Evaluation of “Useful Occupation”; “Substantially Gainful Employment”—In evaluating the eligibility of a recipient who is actually employed, the Review Team in determining whether the employment is a “useful occupation” and whether he is capable of “substantially gainful employment” will carefully consider the extent to which:
The employer's sympathy, compassion and altruism enter into the opportunity to engage in remunerative work;
The job has been created (“engineering” the job) specifically for the individual by devising a special environment and situation, which may include the creation of a market for the product, which is based on philanthropy rather than the competitive value of the product;
The energy required by the handicapped individual is far beyond that ordinarily required for the same activity for the normal individual;
The individual is doing more than can ordinarily be expected from individuals with similar impairments of the same degree of severity;
Such mental factors as ability to learn, to act purposefully, to remember, etc., either independently or under supervision, have been carefully evaluated; and
Such personality factors as inability to relate to others, to accept supervision, to meet time schedules, have been evaluated.
See 2233.3.a. for Definitions.
4. REFUSAL TO ACCEPT RECOMMENDATIONS FOR DIAGNOSTIC EVALUATION, MEDICAL TREATMENT OR RELATED SERVICES
a. General Policy
A basic concept in public assistance is helping the client achieve his highest possible level of self-sufficiency. While there is no intent to force a person to accept medical treatment or related services against his will, it would be incompatible with this concept to grant assistance to a person who, without adequate reason, chooses to remain dependent rather than accept services designed to aid in his rehabilitation for self-care or self-support.
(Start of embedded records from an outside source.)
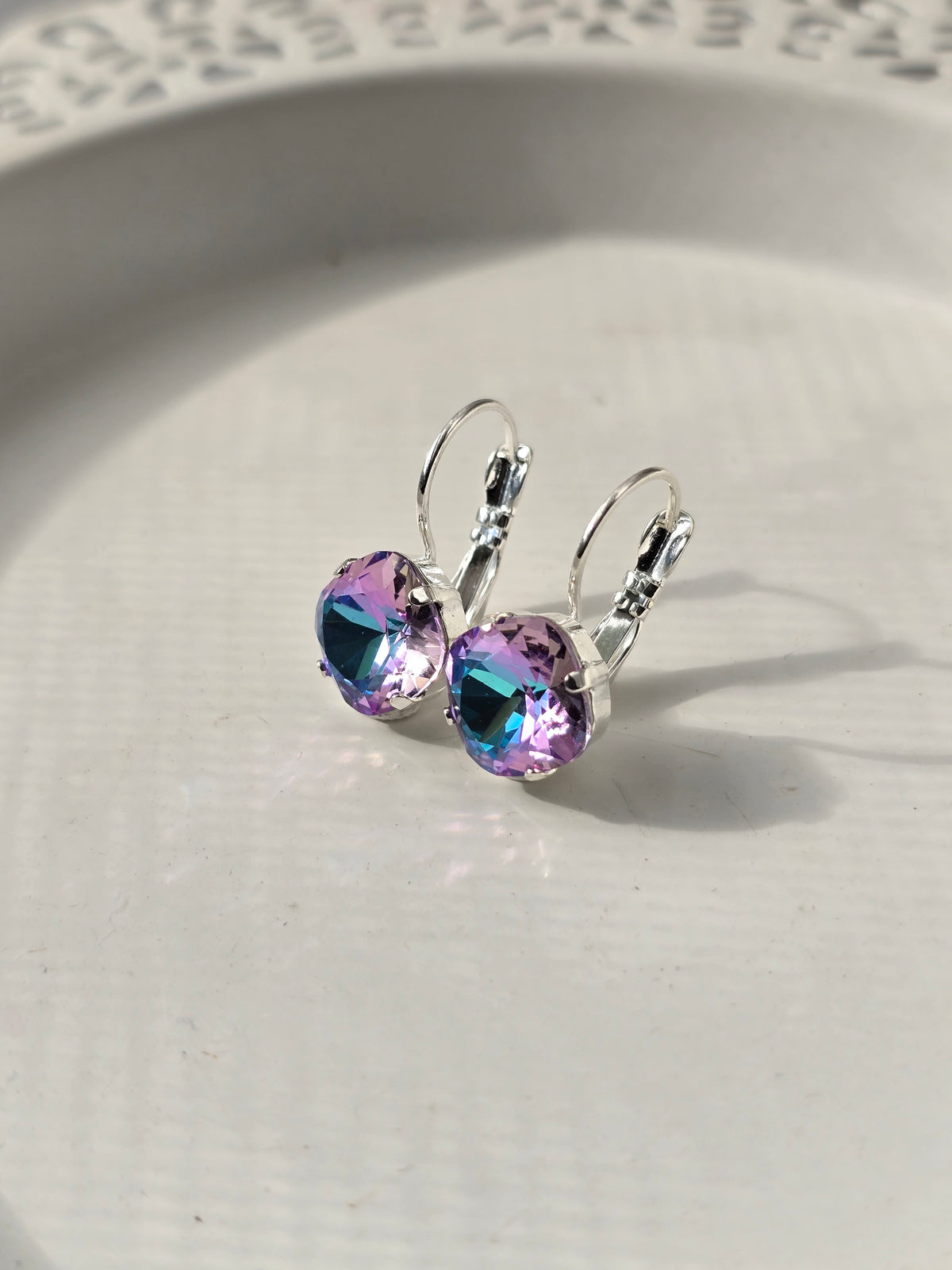10mm "Arielle" Cushion Cut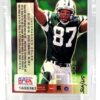 2000 Edge NFL Rookie Ink Gold Laveranues Coles Autograph (6) 2000 Edge NFL Rookie Ink Gold Laveranues Coles Autograph (6)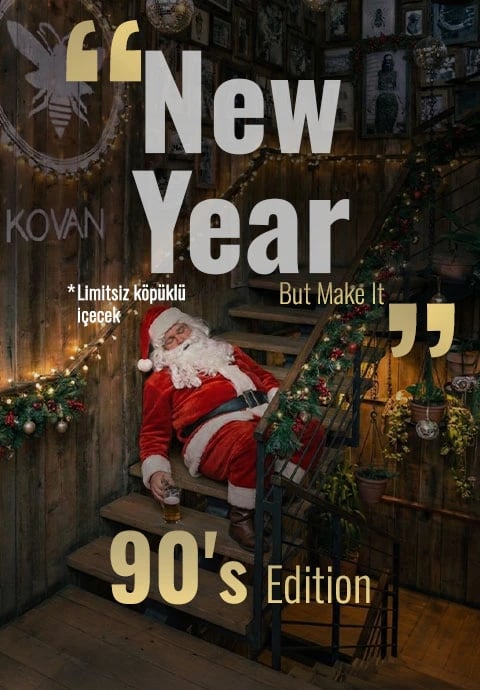 Kovan New Year 90's Edition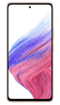 Samsung Galaxy A53 5G 128GB Awesome Peach Front
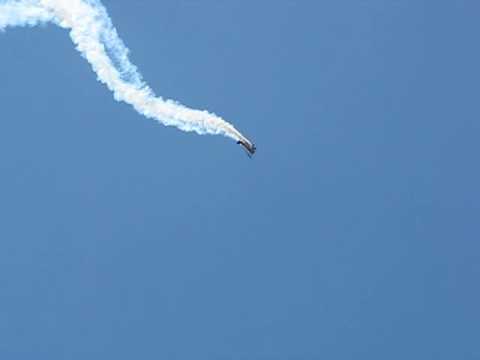 Screamin' Sasquatch Jet Waco - 4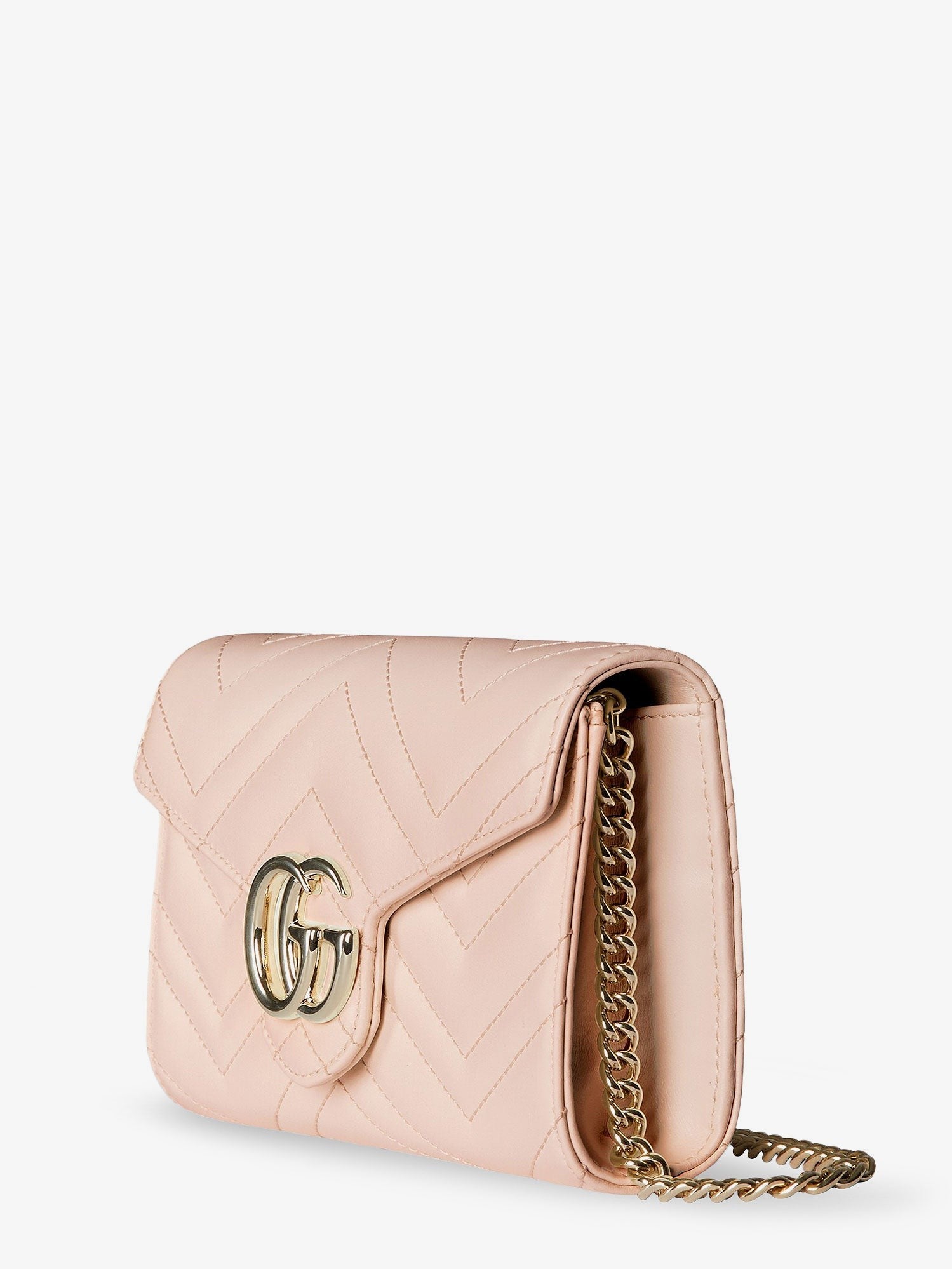 Gucci - Női - Rózsaszín - Crossbody táska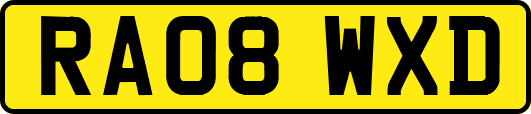 RA08WXD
The general policy shall be that an applicant or recipient who refuses to undergo diagnostic evaluation procedures which are essential to the determination of permanent and total disability, shall be found ineligible for DA by the Medical Review Team; a recipient who refuses recomended medical treatment or related services which would eliminate either the permanency or totality of his defect, disease or impairment, will not be eligible for DA unless his refusal is found to be reasonable.
Medical treatment and related services shall be understood to include diagnostic evaluation, medical and/or surgical treatment, psychiatric treatment, or any combination thereof; rehabilitation services including restorative services and vocational training, services of the State Employment Service, etc.
b. Reasonable Refusal Defined
Refusal on the part of a client to accept recommended treatment or services shall be considered to be “reasonable” (by the Medical Review Team) when one or more of the following conditions exist:
The client is genuinely fearful of undergoing treatment. While such fear may appear to be unrealistic, or emotional in origin, or even irrational, nevertheless the fear is so intense as to adversely affect the result of treatment, and a physician recommends against it.
The client could suffer loss of a faculty, or the residual use of a remaining faculty, and he is unwilling to take the risk.
The client has definite religious scruples which do not, in his judgment, permit him to undergo the recommended treatment.
The resistance to treatment is an element of the defect, disease or impairment itself.